“Denunciare è democrazia”: la lezione del testimone di giustizia Tiberio Bentivoglio agli studenti

Il testimone di giustizia calabrese, da anni sotto scorta per essersi ribellato al racket, incontra le classi dell'IIS Marconi Pieralisi: "la legalità si difende con il coraggio e la conoscenza"
StrettoWeb

L’imprenditore calabrese Tiberio Bentivoglio, testimone di giustizia che da anni vive sotto scorta per non avere voluto cedere alle richieste estorsive della ‘ndrangheta, è tornato a raccontare la sua battaglia per la legalità agli studenti dell’Iis Marconi Pieralisi di Jesi. “Denunciare è democrazia“, ha detto il commerciante di Reggio Calabria ai ragazzi e alle ragazze di dodici classi dalle prime alle quinte, descrivendo la scelta di libertà che lo ha portato a ribellarsi alle richieste mafiose di pagare il ‘pizzo’, consapevole dei rischi per sé e la famiglia.

Nella scuola jesina, Bentivoglio ha più volte incontrato gli studenti, dal 2014 ad oggi, grazie alla collaborazione tra il “Marconi Pieralisi” e il presidio “Libera, associazioni, nomi e numeri contro le mafie” di Jesi. Da oltre 30 anni, l’imprenditore combatte contro il racket reggino. Quando, nel 1992, decise di ampliare il suo negozio, venne preso di mira dalle prime richieste di pizzo. Tiberio e la moglie Enza decisero di non cedere, così iniziarono intimidazioni, attentati, l’incendio all’emporio, fino al tentato omicidio nel 2011.

Oggi la loro impresa è in un bene confiscato alla ‘ndrangheta assegnatogli in affitto dal Comune di Reggio Calabria, grazie alla Legge 109/96 per il riutilizzo pubblico e sociale dei beni confiscati alle mafie. Di fronte agli studenti, ha rivendicato la scelta ma non ha mascherato l’amarezza. Continua a fare il commerciante, viver sotto scorta ed è molto attivo nelle scuole, convinto che la conoscenza sia la prevenzione più potente contro comportamenti di mafiosità sottile che talvolta, con leggerezza, vengono replicati anche tra gli adolescenti.
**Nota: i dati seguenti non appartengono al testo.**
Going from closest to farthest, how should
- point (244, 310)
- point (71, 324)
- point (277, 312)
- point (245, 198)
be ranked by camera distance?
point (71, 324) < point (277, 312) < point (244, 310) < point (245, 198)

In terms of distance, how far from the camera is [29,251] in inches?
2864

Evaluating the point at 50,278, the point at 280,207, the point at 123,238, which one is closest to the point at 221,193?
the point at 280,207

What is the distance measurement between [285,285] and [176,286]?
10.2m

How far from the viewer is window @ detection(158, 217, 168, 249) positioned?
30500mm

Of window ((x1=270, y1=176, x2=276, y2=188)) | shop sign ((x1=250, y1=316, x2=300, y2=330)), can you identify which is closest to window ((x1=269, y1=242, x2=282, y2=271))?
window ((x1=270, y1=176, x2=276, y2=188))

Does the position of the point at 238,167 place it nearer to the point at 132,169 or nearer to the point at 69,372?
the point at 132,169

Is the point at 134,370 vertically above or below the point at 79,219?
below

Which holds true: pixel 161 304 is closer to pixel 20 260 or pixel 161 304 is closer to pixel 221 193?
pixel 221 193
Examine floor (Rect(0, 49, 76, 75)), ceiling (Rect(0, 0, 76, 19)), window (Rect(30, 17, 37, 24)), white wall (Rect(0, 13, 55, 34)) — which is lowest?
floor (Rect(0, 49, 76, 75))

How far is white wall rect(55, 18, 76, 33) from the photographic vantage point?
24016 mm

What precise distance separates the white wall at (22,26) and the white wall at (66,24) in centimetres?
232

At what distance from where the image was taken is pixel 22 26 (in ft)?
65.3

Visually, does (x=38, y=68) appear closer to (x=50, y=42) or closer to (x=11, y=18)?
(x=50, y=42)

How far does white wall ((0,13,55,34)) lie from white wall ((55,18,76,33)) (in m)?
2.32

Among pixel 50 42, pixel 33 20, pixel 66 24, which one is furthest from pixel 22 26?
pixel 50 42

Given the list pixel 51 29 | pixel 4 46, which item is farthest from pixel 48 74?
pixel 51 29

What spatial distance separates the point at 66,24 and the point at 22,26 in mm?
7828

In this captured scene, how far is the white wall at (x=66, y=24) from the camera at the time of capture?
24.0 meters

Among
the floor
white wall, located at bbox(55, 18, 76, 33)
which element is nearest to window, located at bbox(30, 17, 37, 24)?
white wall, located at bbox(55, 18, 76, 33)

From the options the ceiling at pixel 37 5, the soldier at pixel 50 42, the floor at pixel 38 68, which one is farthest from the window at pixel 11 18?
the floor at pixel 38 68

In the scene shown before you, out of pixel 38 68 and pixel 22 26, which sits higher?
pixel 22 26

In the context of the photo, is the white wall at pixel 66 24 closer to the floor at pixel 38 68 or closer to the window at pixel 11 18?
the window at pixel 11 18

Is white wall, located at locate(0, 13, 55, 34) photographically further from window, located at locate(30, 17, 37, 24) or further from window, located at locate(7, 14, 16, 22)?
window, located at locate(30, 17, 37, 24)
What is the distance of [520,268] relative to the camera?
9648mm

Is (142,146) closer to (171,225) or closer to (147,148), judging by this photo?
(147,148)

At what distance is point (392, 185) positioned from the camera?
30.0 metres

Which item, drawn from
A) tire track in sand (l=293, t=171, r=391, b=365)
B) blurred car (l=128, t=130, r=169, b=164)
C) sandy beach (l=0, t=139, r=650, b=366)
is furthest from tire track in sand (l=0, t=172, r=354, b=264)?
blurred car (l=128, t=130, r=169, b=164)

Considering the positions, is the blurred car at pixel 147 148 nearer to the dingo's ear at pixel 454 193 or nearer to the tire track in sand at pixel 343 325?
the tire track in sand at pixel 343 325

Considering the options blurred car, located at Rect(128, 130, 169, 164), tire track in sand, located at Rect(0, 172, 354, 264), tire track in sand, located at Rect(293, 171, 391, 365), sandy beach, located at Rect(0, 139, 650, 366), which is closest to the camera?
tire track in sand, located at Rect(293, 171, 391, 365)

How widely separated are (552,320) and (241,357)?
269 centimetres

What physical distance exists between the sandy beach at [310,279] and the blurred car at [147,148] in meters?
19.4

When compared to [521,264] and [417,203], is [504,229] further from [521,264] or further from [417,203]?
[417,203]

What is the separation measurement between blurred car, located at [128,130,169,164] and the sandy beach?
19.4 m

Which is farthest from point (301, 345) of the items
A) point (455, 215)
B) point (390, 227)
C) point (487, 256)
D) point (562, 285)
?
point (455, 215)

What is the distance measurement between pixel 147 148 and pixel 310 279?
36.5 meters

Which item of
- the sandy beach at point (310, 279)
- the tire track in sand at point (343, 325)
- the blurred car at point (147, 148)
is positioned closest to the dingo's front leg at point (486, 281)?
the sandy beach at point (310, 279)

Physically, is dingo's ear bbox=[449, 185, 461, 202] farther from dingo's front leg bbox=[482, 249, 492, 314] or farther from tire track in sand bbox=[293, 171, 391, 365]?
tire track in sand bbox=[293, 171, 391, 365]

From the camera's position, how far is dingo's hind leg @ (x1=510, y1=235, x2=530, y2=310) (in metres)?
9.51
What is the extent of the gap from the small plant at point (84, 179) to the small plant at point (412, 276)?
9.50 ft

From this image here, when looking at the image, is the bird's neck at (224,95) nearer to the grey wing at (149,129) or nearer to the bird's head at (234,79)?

La dirigente Maria Rita Fiordelmondo lo ha ringraziato “per la volontà di lasciare ai giovani un messaggio di libertà e giustizia contro il silenzio, l’indifferenza, la sottomissione, da sempre strumenti di forza del potere mafioso. A questi, noi educatori rispondiamo con gli strumenti a noi più cari: l’educazione, l’informazione, la cultura“.